Stamani ho letto il bell'editoriale di Massimo Gramellini in prima della «Stampa». Che all'inizio dice qualcosa sull'Italia sbagliata oggi sotto accusa, e della quale fanno parte anche i giornalisti «che invece di dare la notizia dell’assassinio di un ragazzo al casello autostradale», annunciano che è stato ucciso un tifoso.
L'Italia che vogliamo? «L’Italia che estirpa i violenti dagli stadi e dalle strade. E non protegge le caste, ma le persone. Perseguendo gli individui e non generiche categorie sociali: i tifosi, i romeni. L'Italia a viso aperto. Tollerante, giusta, decisa. Senza ferocia. Ma senza paura».

L'Italia giusta. Può essere un'utopia, ma deve essere un progetto. Gramellini ha ragione. Così come hanno ragione Irene e  Gianna a chiedersi che cosa sia questo mondo in cui viviamo. La loro intelligenza avvia con tranquilla fermezza un discorso vasto, ma necessario.

Nulla è una parola che fa paura. È un tema che affascina da sempre letterati e filosofi, quindi non deve essere che apprezzato il riproporlo alla nostra attenzione. Le nostre inquietudini sul destino dell'umanità a cui accenna  Gianna, sono un sentimento del tempo. Ma ogni tempo ha i suoi drammi.

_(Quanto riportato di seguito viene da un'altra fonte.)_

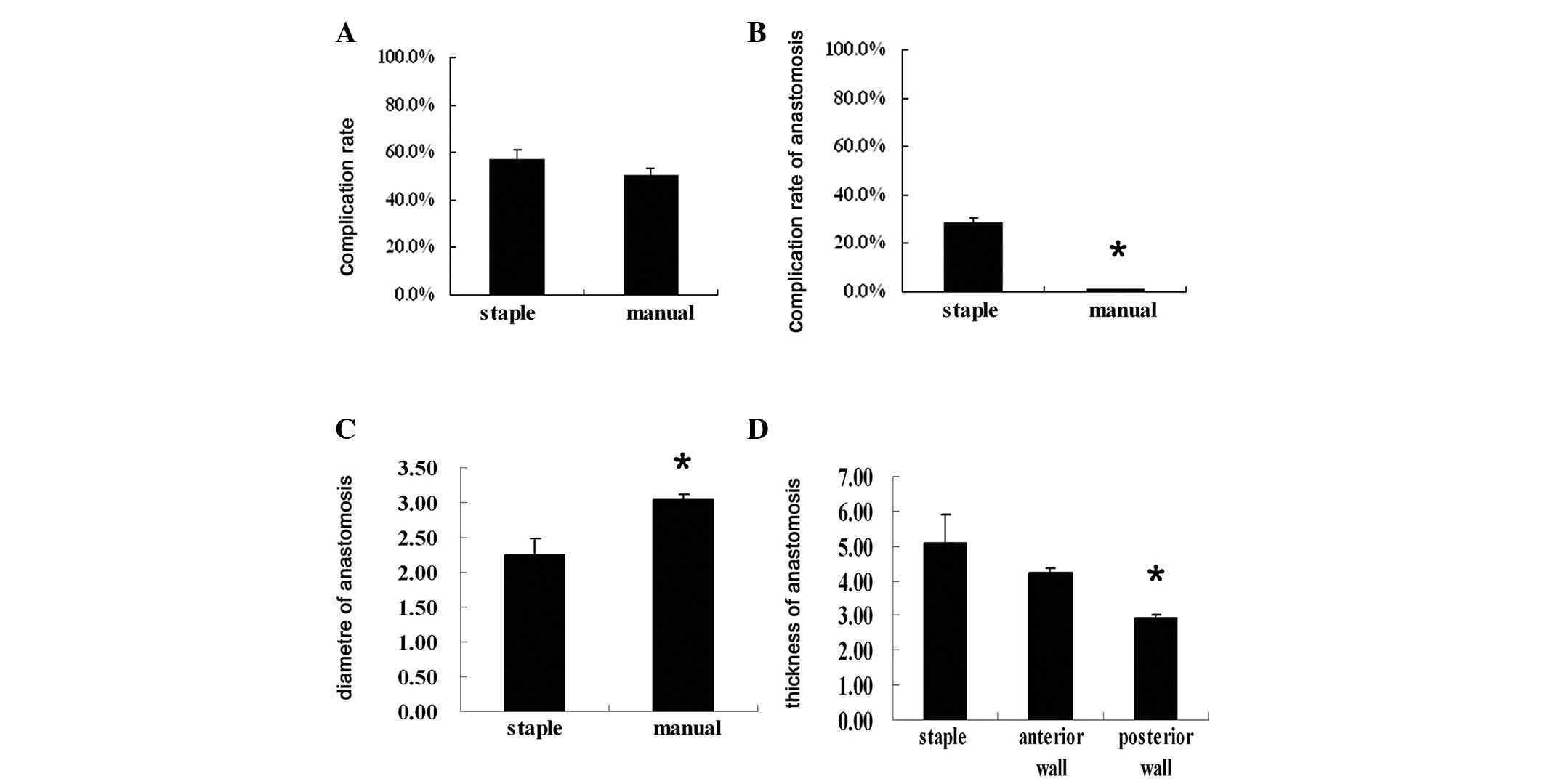 Efficacy Of Single Layer Continuous Suture Of The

Grazie, amiche, di aver introdotto questo tema.

Affacciandoci alla strada, vivendo tra la gente, i vostri pensieri dovrebbero spingerci a meglio comprendere il valore dei rapporti con chi ci sta o passa vicino.
Lo diceva già Giacomo Leopardi: nella guerra comune contro la Natura, gli uomini dovrebbero offrirsi aiuto in un abbraccio «con vero amor».

Ma vedete che il sublime canto del poeta, «... su l'arida schiena / Del formidabil monte / Sterminator Vesevo», diventa immediatamente qualcosa di più, un manifesto politico con l'invito agli uomini a considerarsi «confederati» fra loro. È il vecchio discorso del «contratto sociale»...

Ma fino a che punto siamo pronti ad accogliere questi discorsi? Attenzione, perché essi sono considerati pericolosi. Pericolosissimi... Per motivi ovvi.

L'Italia «tollerante, giusta, decisa» propugnata da Gramellini, è l'unica via di scampo dal nulla, dalla paura, dalla corruzione. Ma quanti sono d'accordo oggi e qui a credere nei valori di una società «tollerante, giusta, decisa»? Siamo anche il Paese in cui si portano tranquillamente i maiali ad orinare su terreni frequentati da persone come noi che hanno però un'altra religione. E poi ci chiamiamo popolo civile.